The immediate victims of this phenomenon are not Israelis in Tel Aviv or Jerusalem who, despite grave threats, continue not only to successfully defend themselves but to prosper. Rather, the consequences are borne by Jewish communities in places such as Golders Green, Manchester, Sydney, Rotterdam, Liège and across North America. For most Jews in Britain and the rest of the diaspora, Zionism is integral to their identity. Recast that identity as racism, as something uniquely evil, and Jews become legitimate targets in the eyes of those who supposedly “just” hate Israel.
The political response has been disappointing. Casting blame on successive governments, including Conservative-led, Kemi Badenoch writes in our pages: “We have allowed the poison of antisemitism to spread for too long, because too many politicians have been too weak or too cowardly to even say what they see, let alone confront it. That must end.”
After each attack on their Jewish communities, political leaders in Britain and across the West issue condemnations and reaffirm their commitment to combating antisemitism. Yet the political response remains oddly evasive. Governments denounce antisemitism in the abstract while refusing to confront the form in which it now most often presents – and justifies – itself.
As Tony Blair has recently observed, efforts to combat antisemitism cannot succeed “without a challenge to the ideology that encourages” it. He identifies, in particular, a troubling development within parts of the Left: an alliance with Islamist movements, united by their hostility to Israel, which has become an animating cause. That diagnosis points to a broader truth. Antisemitism is not only an assault on Jews but on British society itself. It corrodes the basic norms on which democracy depends – and once those norms are eroded for one group, they rarely remain confined there. A political culture saturated with conspiracy thinking cannot function properly or make sound decisions. As Blair further noted: “There is more at stake than simply defending Israel. It’s about defending reason.”

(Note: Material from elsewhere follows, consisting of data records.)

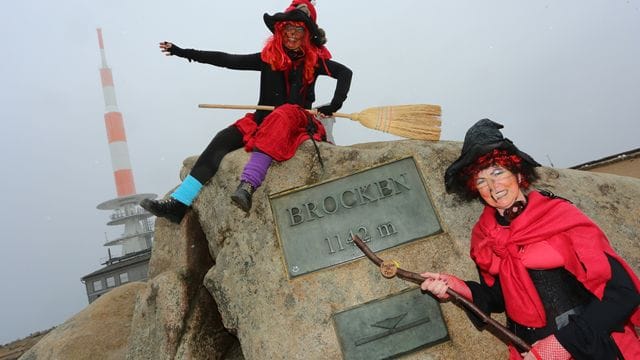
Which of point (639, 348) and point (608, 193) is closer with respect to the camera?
point (639, 348)

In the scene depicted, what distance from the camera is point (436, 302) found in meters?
2.86

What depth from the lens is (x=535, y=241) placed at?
1.99 m

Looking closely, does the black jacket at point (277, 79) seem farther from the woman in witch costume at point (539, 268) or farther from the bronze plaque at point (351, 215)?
the woman in witch costume at point (539, 268)

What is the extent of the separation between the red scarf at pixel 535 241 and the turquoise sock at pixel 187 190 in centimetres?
271

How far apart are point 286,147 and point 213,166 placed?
0.80 m

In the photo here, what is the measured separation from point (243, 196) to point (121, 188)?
55.4m

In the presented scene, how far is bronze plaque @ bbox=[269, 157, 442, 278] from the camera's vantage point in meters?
3.14

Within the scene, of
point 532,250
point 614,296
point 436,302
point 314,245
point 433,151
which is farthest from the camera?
point 433,151

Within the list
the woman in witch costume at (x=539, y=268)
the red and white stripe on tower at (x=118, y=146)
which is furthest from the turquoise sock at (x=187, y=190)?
the red and white stripe on tower at (x=118, y=146)

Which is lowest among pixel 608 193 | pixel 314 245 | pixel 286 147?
pixel 608 193

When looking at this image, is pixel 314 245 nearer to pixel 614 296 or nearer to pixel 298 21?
pixel 614 296

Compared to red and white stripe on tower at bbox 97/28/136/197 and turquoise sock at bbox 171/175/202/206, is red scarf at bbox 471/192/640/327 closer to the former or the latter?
turquoise sock at bbox 171/175/202/206

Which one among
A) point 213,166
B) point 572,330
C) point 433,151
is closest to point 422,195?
point 433,151

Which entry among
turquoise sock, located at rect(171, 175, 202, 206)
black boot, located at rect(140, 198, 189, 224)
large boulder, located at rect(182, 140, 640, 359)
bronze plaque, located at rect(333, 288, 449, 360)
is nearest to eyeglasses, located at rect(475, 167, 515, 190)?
large boulder, located at rect(182, 140, 640, 359)
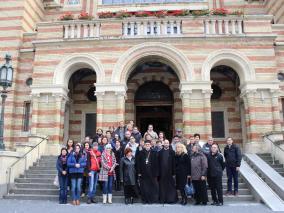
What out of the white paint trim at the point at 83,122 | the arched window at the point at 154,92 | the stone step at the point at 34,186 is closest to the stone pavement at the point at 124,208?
the stone step at the point at 34,186

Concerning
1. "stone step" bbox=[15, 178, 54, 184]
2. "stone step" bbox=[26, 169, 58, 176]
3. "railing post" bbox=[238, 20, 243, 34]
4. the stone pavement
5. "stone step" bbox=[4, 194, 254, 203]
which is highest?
"railing post" bbox=[238, 20, 243, 34]

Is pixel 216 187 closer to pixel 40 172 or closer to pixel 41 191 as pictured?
pixel 41 191

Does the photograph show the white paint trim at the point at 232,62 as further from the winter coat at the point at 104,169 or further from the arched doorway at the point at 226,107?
the winter coat at the point at 104,169

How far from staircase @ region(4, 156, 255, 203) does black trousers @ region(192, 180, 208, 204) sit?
0.89 m

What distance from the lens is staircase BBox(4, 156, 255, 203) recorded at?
9135 millimetres

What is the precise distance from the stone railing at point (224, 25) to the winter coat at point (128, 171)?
8.32m

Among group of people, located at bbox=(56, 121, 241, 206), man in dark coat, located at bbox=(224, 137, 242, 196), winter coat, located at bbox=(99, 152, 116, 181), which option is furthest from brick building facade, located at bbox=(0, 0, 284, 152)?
winter coat, located at bbox=(99, 152, 116, 181)

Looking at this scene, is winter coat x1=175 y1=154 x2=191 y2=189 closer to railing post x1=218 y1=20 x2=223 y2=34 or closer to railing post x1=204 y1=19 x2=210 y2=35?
railing post x1=204 y1=19 x2=210 y2=35

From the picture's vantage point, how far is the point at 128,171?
862 cm

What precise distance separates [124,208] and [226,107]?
10.3 meters

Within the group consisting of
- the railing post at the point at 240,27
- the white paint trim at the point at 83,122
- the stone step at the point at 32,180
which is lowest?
the stone step at the point at 32,180

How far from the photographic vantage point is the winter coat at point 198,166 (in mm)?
8367

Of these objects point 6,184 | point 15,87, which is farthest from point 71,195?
point 15,87

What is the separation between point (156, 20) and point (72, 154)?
27.4ft
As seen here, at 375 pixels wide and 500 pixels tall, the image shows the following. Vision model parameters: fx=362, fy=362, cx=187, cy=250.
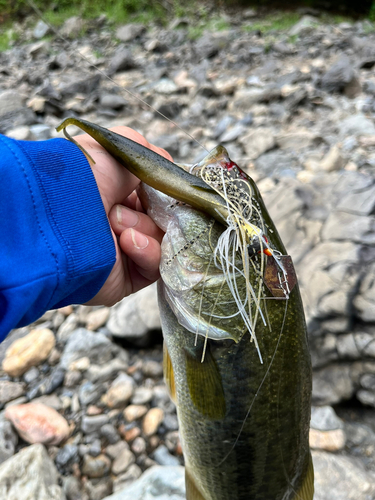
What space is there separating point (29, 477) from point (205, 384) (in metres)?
1.38

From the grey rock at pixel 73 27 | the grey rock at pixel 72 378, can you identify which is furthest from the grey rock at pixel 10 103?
the grey rock at pixel 73 27

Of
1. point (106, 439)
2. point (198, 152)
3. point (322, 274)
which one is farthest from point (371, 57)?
point (106, 439)

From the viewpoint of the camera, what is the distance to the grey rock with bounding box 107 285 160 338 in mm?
3312

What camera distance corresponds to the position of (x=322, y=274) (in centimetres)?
312

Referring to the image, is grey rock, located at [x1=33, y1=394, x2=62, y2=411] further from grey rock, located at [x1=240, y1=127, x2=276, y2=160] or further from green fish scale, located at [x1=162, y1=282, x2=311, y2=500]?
grey rock, located at [x1=240, y1=127, x2=276, y2=160]

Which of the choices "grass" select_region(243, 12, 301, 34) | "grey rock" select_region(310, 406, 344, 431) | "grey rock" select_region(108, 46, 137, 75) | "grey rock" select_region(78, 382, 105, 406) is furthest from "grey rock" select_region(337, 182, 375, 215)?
"grass" select_region(243, 12, 301, 34)

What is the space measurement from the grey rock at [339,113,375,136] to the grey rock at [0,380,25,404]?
569cm

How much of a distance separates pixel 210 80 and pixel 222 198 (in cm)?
802

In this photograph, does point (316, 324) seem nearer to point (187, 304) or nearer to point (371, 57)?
point (187, 304)

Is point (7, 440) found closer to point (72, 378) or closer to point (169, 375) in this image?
point (72, 378)

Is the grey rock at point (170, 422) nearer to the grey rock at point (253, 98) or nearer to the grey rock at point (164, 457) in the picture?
the grey rock at point (164, 457)

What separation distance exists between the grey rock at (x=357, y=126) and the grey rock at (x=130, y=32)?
30.4 ft

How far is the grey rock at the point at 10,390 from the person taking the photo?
115 inches

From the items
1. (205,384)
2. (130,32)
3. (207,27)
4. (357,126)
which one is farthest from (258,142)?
(207,27)
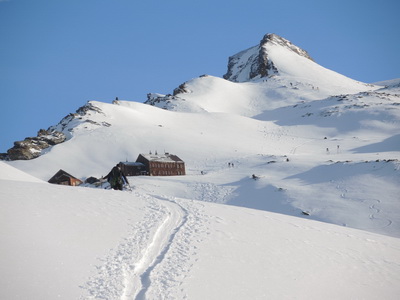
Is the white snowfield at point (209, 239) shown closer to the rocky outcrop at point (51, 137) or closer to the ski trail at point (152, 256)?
the ski trail at point (152, 256)

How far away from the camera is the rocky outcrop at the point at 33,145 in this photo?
7334cm

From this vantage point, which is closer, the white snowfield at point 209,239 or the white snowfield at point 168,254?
the white snowfield at point 168,254

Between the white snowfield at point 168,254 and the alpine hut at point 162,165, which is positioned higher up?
the alpine hut at point 162,165

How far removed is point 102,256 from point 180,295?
2.79 meters

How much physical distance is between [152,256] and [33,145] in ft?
254

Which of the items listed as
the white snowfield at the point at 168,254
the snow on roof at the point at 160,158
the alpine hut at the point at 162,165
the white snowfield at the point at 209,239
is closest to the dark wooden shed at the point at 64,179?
the alpine hut at the point at 162,165

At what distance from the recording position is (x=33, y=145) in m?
77.4

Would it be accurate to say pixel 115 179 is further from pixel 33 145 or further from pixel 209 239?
pixel 33 145

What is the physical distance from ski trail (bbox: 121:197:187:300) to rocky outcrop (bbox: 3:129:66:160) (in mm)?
68865

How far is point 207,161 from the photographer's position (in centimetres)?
6650

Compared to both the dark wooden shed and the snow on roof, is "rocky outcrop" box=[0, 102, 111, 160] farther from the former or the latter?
the snow on roof

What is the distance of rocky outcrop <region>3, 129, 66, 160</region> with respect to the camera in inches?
2887

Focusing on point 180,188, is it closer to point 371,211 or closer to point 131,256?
point 371,211

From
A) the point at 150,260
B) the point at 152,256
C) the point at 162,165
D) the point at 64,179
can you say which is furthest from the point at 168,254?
the point at 162,165
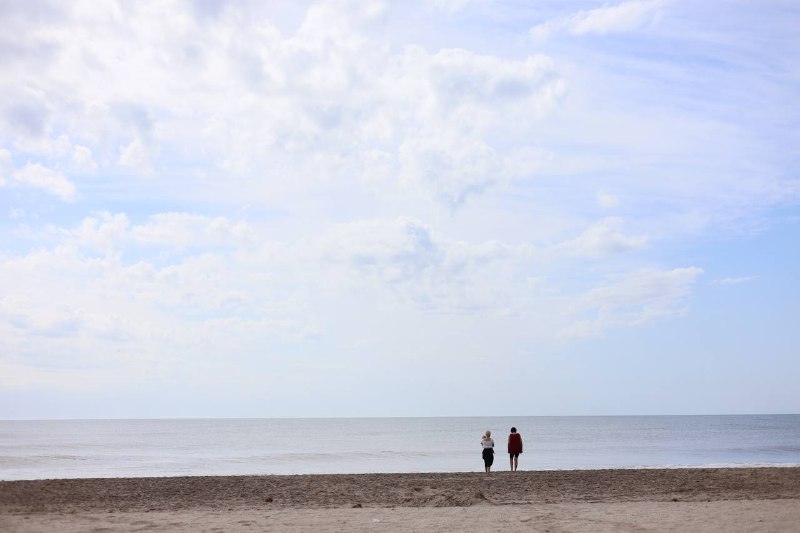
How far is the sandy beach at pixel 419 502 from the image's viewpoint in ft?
43.2

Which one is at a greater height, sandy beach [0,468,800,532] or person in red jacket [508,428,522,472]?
person in red jacket [508,428,522,472]

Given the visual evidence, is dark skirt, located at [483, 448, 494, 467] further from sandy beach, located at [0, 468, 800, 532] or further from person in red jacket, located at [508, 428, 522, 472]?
sandy beach, located at [0, 468, 800, 532]

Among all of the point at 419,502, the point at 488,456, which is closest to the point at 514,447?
the point at 488,456

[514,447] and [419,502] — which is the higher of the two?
[514,447]

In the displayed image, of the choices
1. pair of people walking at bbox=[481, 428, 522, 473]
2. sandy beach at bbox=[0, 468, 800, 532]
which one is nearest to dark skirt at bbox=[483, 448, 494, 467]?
pair of people walking at bbox=[481, 428, 522, 473]

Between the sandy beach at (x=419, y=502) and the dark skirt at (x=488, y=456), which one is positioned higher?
the dark skirt at (x=488, y=456)

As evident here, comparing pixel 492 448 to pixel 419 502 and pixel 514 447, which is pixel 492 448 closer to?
pixel 514 447

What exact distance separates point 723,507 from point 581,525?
13.0ft

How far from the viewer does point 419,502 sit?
16.3m

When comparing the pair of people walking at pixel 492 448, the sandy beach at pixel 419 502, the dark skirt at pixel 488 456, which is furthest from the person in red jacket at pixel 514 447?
the sandy beach at pixel 419 502

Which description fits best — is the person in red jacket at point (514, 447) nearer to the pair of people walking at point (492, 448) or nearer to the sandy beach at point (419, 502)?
the pair of people walking at point (492, 448)

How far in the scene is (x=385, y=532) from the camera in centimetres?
1254

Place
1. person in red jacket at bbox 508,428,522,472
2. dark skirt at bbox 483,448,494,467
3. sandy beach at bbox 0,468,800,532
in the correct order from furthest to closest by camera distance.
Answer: person in red jacket at bbox 508,428,522,472 < dark skirt at bbox 483,448,494,467 < sandy beach at bbox 0,468,800,532

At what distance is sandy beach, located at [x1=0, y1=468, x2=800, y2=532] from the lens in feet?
43.2
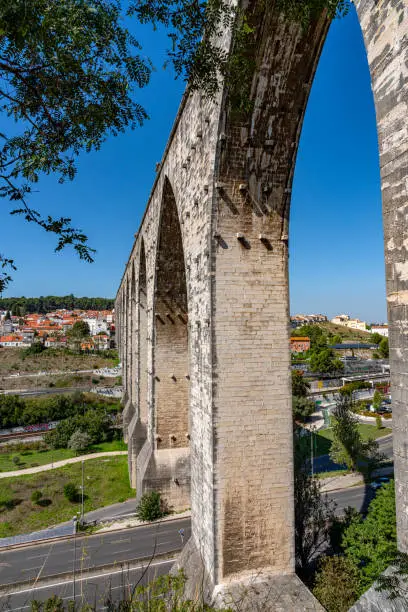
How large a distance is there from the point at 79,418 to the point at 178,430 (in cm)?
2054

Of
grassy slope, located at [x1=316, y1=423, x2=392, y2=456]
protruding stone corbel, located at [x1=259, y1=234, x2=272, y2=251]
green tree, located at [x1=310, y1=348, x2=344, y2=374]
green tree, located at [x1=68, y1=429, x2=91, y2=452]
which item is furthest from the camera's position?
green tree, located at [x1=310, y1=348, x2=344, y2=374]

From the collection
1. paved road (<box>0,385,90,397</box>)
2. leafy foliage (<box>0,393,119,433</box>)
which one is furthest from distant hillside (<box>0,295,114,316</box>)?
leafy foliage (<box>0,393,119,433</box>)

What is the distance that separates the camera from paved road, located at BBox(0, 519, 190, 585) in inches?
423

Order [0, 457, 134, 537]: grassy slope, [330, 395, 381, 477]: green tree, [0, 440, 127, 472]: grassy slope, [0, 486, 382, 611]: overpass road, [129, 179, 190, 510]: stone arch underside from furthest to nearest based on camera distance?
[0, 440, 127, 472]: grassy slope → [330, 395, 381, 477]: green tree → [0, 457, 134, 537]: grassy slope → [129, 179, 190, 510]: stone arch underside → [0, 486, 382, 611]: overpass road

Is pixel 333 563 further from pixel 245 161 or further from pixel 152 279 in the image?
pixel 152 279

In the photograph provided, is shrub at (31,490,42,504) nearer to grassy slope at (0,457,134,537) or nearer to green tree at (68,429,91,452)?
grassy slope at (0,457,134,537)

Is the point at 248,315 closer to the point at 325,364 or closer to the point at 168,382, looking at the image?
the point at 168,382

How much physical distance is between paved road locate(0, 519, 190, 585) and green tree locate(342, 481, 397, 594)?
4626 mm

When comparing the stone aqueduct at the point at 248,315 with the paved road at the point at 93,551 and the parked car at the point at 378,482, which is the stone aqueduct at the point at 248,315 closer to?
the paved road at the point at 93,551

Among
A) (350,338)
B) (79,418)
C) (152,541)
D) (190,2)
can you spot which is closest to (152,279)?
(152,541)

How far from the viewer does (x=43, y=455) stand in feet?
85.0

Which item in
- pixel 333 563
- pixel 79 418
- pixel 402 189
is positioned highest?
pixel 402 189

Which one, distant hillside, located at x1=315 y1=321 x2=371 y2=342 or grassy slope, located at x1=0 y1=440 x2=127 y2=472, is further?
distant hillside, located at x1=315 y1=321 x2=371 y2=342

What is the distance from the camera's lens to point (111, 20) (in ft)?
10.7
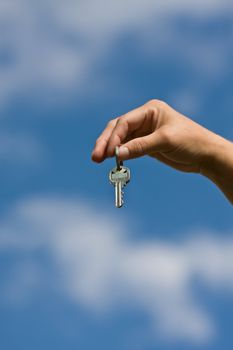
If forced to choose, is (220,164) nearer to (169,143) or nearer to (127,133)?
(169,143)

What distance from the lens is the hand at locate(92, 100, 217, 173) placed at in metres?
7.00

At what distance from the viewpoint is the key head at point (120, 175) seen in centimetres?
691

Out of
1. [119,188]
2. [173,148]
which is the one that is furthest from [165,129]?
[119,188]

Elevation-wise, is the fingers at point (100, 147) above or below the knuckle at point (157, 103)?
below

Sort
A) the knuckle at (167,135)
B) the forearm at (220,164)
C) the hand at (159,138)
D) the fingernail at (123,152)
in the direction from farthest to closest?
the forearm at (220,164) → the knuckle at (167,135) → the hand at (159,138) → the fingernail at (123,152)

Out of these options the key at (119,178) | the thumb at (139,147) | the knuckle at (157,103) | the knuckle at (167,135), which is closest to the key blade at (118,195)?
the key at (119,178)

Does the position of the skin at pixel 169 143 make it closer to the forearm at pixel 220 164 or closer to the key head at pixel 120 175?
the forearm at pixel 220 164

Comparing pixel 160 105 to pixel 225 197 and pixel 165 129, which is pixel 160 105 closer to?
pixel 165 129

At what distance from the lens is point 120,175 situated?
6.95 metres

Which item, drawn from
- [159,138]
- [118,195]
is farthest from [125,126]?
[118,195]

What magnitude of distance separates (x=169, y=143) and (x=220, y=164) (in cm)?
56

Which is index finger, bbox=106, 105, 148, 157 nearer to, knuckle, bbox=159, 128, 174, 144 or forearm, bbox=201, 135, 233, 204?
knuckle, bbox=159, 128, 174, 144

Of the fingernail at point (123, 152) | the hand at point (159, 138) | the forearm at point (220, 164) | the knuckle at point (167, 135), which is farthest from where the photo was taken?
the forearm at point (220, 164)

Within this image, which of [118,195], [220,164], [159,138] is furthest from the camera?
[220,164]
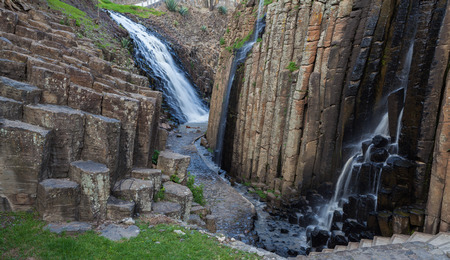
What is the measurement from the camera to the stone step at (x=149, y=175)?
1123 centimetres

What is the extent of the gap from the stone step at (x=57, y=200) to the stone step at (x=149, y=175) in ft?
8.23

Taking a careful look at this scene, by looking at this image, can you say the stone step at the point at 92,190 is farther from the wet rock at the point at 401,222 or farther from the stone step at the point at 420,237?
the wet rock at the point at 401,222

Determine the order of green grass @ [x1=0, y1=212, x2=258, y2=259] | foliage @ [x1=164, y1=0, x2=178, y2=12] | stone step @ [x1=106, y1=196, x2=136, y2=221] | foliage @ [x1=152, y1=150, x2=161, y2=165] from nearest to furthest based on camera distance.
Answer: green grass @ [x1=0, y1=212, x2=258, y2=259]
stone step @ [x1=106, y1=196, x2=136, y2=221]
foliage @ [x1=152, y1=150, x2=161, y2=165]
foliage @ [x1=164, y1=0, x2=178, y2=12]

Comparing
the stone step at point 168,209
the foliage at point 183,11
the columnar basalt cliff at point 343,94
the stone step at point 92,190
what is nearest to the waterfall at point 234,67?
the columnar basalt cliff at point 343,94

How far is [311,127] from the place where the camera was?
16312 millimetres

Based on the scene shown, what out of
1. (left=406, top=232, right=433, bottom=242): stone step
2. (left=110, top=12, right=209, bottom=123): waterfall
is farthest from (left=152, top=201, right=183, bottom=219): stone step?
(left=110, top=12, right=209, bottom=123): waterfall

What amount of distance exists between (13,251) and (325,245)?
37.9 ft

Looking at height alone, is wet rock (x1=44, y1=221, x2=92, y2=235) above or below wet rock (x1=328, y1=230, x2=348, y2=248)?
above

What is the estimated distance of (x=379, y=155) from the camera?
1299 cm

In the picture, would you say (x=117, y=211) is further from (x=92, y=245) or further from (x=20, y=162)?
(x=20, y=162)

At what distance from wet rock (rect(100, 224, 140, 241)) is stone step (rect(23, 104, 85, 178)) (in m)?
2.37

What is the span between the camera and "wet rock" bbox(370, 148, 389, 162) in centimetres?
1291

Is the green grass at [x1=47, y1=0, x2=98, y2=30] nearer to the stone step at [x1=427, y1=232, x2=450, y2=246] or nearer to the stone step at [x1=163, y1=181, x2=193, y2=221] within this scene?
the stone step at [x1=163, y1=181, x2=193, y2=221]

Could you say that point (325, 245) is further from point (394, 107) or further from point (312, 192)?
point (394, 107)
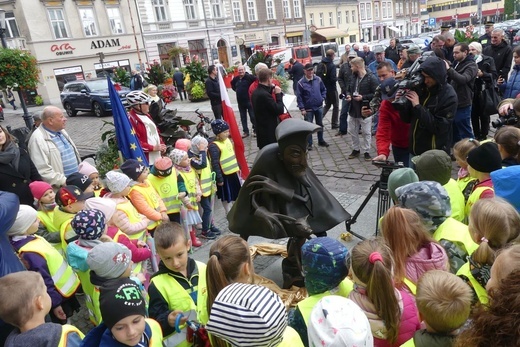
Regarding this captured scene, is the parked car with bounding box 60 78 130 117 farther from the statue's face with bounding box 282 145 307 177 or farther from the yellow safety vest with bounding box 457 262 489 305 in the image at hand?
the yellow safety vest with bounding box 457 262 489 305

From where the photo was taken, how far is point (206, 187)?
5027 millimetres

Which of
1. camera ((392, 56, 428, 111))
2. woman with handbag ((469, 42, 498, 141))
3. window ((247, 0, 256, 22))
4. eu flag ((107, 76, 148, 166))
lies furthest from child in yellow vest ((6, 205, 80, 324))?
window ((247, 0, 256, 22))

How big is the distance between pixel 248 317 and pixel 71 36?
30882mm

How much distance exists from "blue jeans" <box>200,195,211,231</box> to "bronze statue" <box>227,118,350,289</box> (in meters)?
1.66

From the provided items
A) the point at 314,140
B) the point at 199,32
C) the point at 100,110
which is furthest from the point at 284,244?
the point at 199,32

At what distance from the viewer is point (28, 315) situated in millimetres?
2053

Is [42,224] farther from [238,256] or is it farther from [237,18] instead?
[237,18]

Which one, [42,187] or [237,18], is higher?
[237,18]

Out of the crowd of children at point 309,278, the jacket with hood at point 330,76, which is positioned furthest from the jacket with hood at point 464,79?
the jacket with hood at point 330,76

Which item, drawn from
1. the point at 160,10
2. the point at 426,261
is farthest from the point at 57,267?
the point at 160,10

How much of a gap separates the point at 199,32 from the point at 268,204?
3388cm

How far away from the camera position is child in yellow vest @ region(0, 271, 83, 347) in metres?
2.01

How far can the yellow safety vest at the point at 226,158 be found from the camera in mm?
5273

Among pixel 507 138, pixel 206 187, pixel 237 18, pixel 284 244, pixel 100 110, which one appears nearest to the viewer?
pixel 507 138
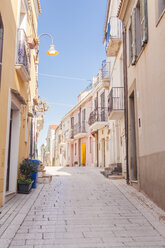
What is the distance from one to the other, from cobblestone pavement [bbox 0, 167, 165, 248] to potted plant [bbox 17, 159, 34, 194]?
0.49 m

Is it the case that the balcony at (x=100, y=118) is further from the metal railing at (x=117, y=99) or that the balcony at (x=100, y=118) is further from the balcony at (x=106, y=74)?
the metal railing at (x=117, y=99)

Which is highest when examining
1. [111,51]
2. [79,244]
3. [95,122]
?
[111,51]

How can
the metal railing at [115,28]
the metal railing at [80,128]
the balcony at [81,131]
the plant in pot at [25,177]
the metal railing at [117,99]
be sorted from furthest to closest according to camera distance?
the metal railing at [80,128]
the balcony at [81,131]
the metal railing at [115,28]
the metal railing at [117,99]
the plant in pot at [25,177]

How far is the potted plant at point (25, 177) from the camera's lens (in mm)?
9016

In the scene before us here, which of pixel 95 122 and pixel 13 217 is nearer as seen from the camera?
pixel 13 217

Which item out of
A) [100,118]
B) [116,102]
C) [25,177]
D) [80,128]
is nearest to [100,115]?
[100,118]

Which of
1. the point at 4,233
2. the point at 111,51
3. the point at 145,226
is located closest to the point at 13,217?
the point at 4,233

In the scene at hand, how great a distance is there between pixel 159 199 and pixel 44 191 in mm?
4237

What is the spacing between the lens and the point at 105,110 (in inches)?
845

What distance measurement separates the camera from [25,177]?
943 cm

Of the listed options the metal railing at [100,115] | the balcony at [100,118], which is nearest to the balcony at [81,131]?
the metal railing at [100,115]

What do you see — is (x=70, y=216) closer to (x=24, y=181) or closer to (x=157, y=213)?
(x=157, y=213)

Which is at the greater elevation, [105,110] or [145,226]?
[105,110]

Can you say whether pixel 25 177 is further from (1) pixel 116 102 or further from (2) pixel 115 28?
(2) pixel 115 28
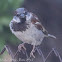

If Labour is serious about reversing the rise of antisemitism, it must therefore be prepared to confront not only its symptoms but its sources – chief among them, today, antizionism. Yet recent actions suggest a troubling ambivalence. Labour’s decision last week to abandon a long-standing policy of opposing a particularly discriminatory treatment of Israel at the United Nations Human Rights Council signals a willingness to acquiesce in the very practices it claims to resist. To participate in the ritualised singling-out of Israel in international fora is not to uphold a rules-based order, but to undermine it. Moreover it lends, however unintentionally, credence to the notion that there is something uniquely malevolent about the Jewish state – the very narrative that fuels hostility against Jews at home.
If Britain is to confront the resurgence of antisemitism with seriousness and resolve, it must do more than police its symptoms at home. It must challenge the ideology that sustains it – both in domestic politics and in the international arena where it is so often legitimised.